Text provided:
⟨
The production and transportation of sediment in a watershed are influenced by a complex set of geomorphic processes that vary in time and space. The erosion processes are:
- Soil detachment caused by rain and overland flow;
- Rill erosion and transport;
- Gully erosion;
- Channel degradation and bank erosion;
- Surficial gravity erosion; and
- Wind erosion
Erosion also occurs on a larger scale episodically due to channel bank and hill slope failures, landsliding, forest fires, and debris flows. Land use practices such as logging and clearing, grazing, road construction, agriculture, and urbanization activities also affect sediment production and delivery from a watershed. Sediment production may vary significantly with long-term cycles in drainage system development and rejuvenation, and zones of sediment production and/or deposition may shift in location with time (e.g., headward movement of nick points and/or channel migration and avulsions).
On very small scales of time and space, erosion rate is roughly equivalent to sediment yield. However, for larger basins, as the area and time scales to be considered increase, transport and deposition processes influence both the sediment yield and the timing of sediment discharge from a basin. Deposition occurs at the base of steep slopes; in lakes, reservoirs, and wetlands; in river flood plains; and on point bars in stream channels (lateral accretion and bed aggradation).
Episodic and spatially varying processes dominate sediment and water flow, but theories and quantification of these processes are not well developed. Biota play essential roles in the production, transport and storage of sediment and water, but knowledge of biological functions is poorly integrated into quantitative procedures for estimating sediment and water budgets.
⟩
Work order 1:
Decide whether each statement agrees with the watershed sediment text, answering yes or no and quoting the words that decide it: (a) wind erosion is one of the erosion processes named; (b) on very small scales of time and space, erosion rate greatly exceeds sediment yield; (c) knowledge of biological functions is well integrated into quantitative procedures for sediment and water budgets.
Work order 2:
Quote the stretch of the watershed sediment text from "On very small" through "and water budgets.".
Work order 3:
According to the watershed sediment text, what causes erosion to occur episodically on a larger scale?
The listing is drawn from a separate source, unrelated to the watershed sediment text.

Raw data:
⟨
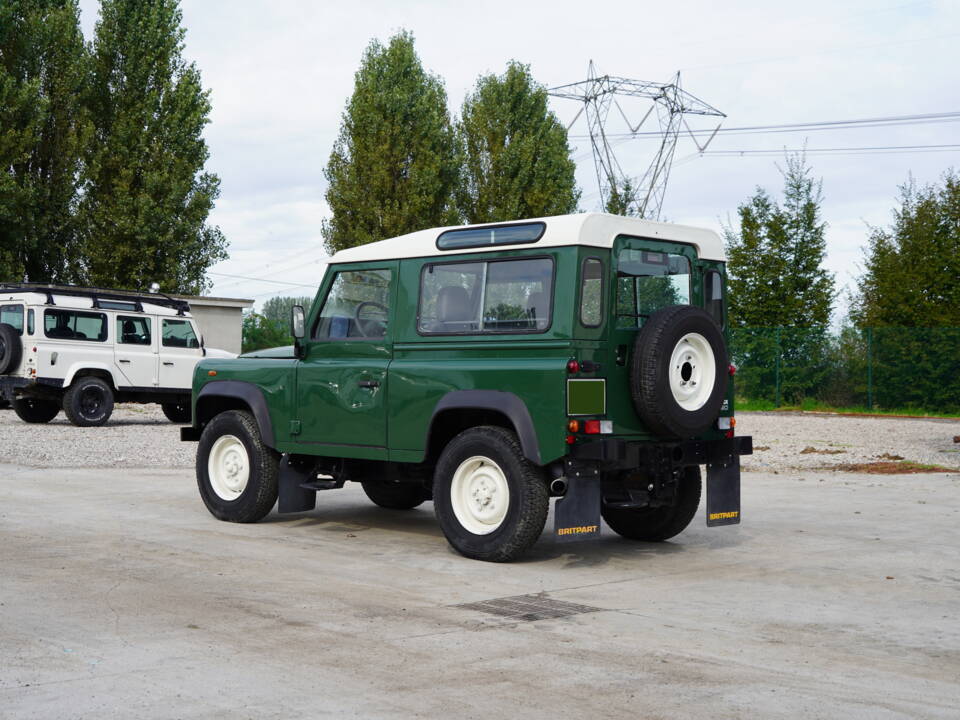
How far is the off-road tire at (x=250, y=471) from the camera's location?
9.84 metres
⟩
⟨
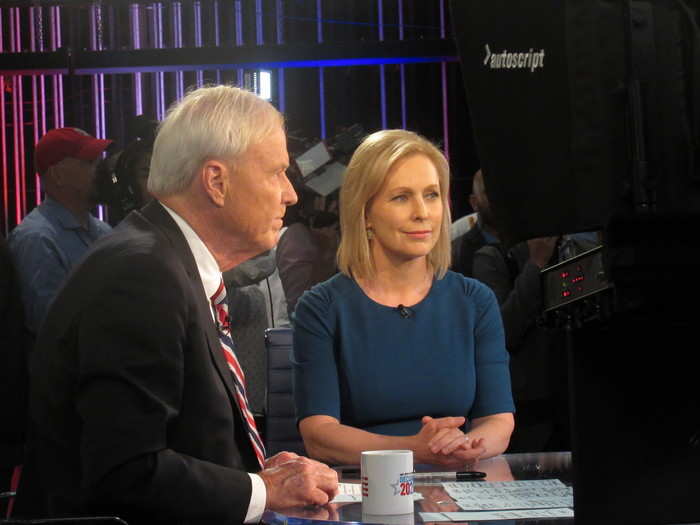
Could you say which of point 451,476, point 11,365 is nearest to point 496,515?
⟩
⟨
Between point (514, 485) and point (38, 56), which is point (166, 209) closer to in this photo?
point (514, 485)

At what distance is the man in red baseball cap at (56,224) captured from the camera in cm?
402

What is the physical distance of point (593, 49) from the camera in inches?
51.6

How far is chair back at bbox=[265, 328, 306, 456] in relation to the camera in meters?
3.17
⟩
Written reply 1:
(a) Yes: "Wind erosion"
(b) No: "erosion rate is roughly equivalent to sediment yield"
(c) No: "knowledge of biological functions is poorly integrated into quantitative procedures for estimating sediment and water budgets"

Written reply 2:
On very small scales of time and space, erosion rate is roughly equivalent to sediment yield. However, for larger basins, as the area and time scales to be considered increase, transport and deposition processes influence both the sediment yield and the timing of sediment discharge from a basin. Deposition occurs at the base of steep slopes; in lakes, reservoirs, and wetlands; in river flood plains; and on point bars in stream channels (lateral accretion and bed aggradation).
Episodic and spatially varying processes dominate sediment and water flow, but theories and quantification of these processes are not well developed. Biota play essential roles in the production, transport and storage of sediment and water, but knowledge of biological functions is poorly integrated into quantitative procedures for estimating sediment and water budgets.

Written reply 3:
Channel bank and hill slope failures, landsliding, forest fires, and debris flows.